The research interest for reversible computing is emerged in a plethora of situations (see [25] for a survey). Inside the classical computing, often we come across this subject inadvertently and accidentally. Think about lossless compression, cryptographic procedures, view-update problem, and so on. However, the interest for the reversible paradigm in the classical computing is far broader than that, because it is linked to the ubiquitous backtracking mechanism. Albeit specific researches on these classic arguments have been developed, the quest for an overall theory of reversible computing has been initially motivated from a different search: the interest for thermodynamic issues of the computation. This research goal can potentially contribute to decrease energy consumption, systems overheat and, battery stockpiling in portable systems. Furthermore, we like to remind that the reversible computation is intimately linked to emerging computing models, like, for example, the quantum computing paradigm.

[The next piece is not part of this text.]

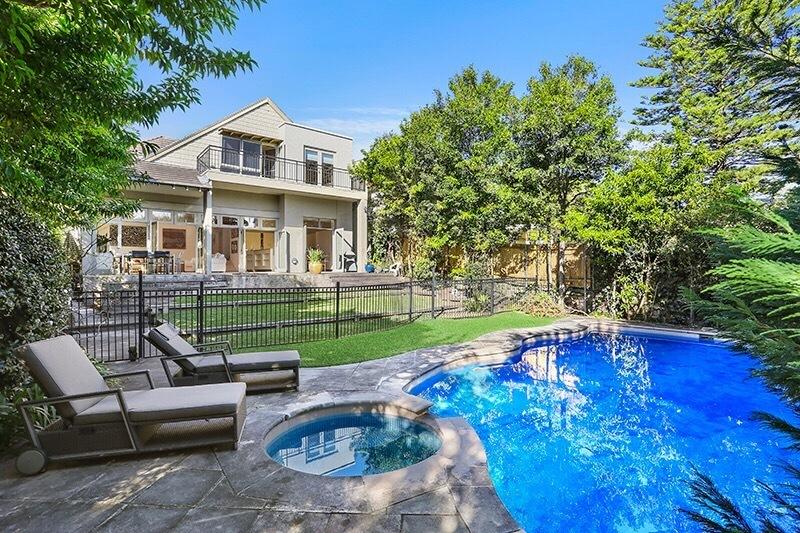 22 Rosslyn Street, Bellevue Hill NSW 2023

The literature proposes several reversible languages (see [25] for a survey). We focus our attention on SRL and its variants, namely a family of total reversible programming languages introduced in [10]. These languages have been conceived as a restriction of the LOOP language defined in [14, 15]. The LOOP language identifies a sub-class of programs that exist inside WHILE programming languages and which correspond the class of primitive recursive functions, crucial in recursion theory. The distinguishing difference between SRL languages and LOOP, or WHILE ones, is that their registers store both positive and negative integers (like standard programming languages) and not only natural numbers. The three instructions common to every variant of SRL are the increment (viz. \(\mathsf{inc\,}{\textsc {r}}\)), the decrement (viz. \(\mathsf{dec\,}{\textsc {r}}\)) and the iteration (viz. \(\mathsf{for\,}\textsc {r}(P)\), where P is a subprogram that cannot modify the content of register \(\textsc {r}\)). Registers contain values in \(\mathbb {Z}\) and a program that mentions n registers defines a bijection \(\mathbb {Z}^n\rightarrow \mathbb {Z}^n\).

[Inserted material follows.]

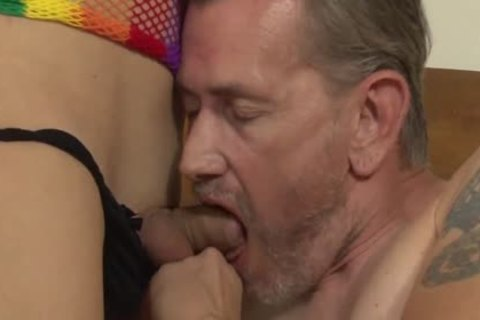 Gianna Rivera receives The Ultimate tranny dream sperm To Life When Shes gangbanged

For each program P of SRL, we can build the program \(P^{-1}\) that reverses the behavior of P in an effective way. I.e., executing \(P^{-1}\) just after P is equivalent to the identity. Patently, increment and decrement are mutual inverses. On the other hand, \(\mathsf{for\,}\textsc {r}(P)\) iterates n times the execution of P, whenever \(n\ge 0\), and iterates n times the execution of the inverse of P whenever \(n\le 0\); so, it can be used to invert itself.

Despite the instruction set of SRL is quite limited, its operational semantics is unexpectedly complex. The literature  [10, 12, 13, 18, 21] leaves many questions open, mainly concerning the relation between SRL and the class of computable bijectionsFootnote 1, which form a core of computable functions  [10, 19, 20, 22,23,24].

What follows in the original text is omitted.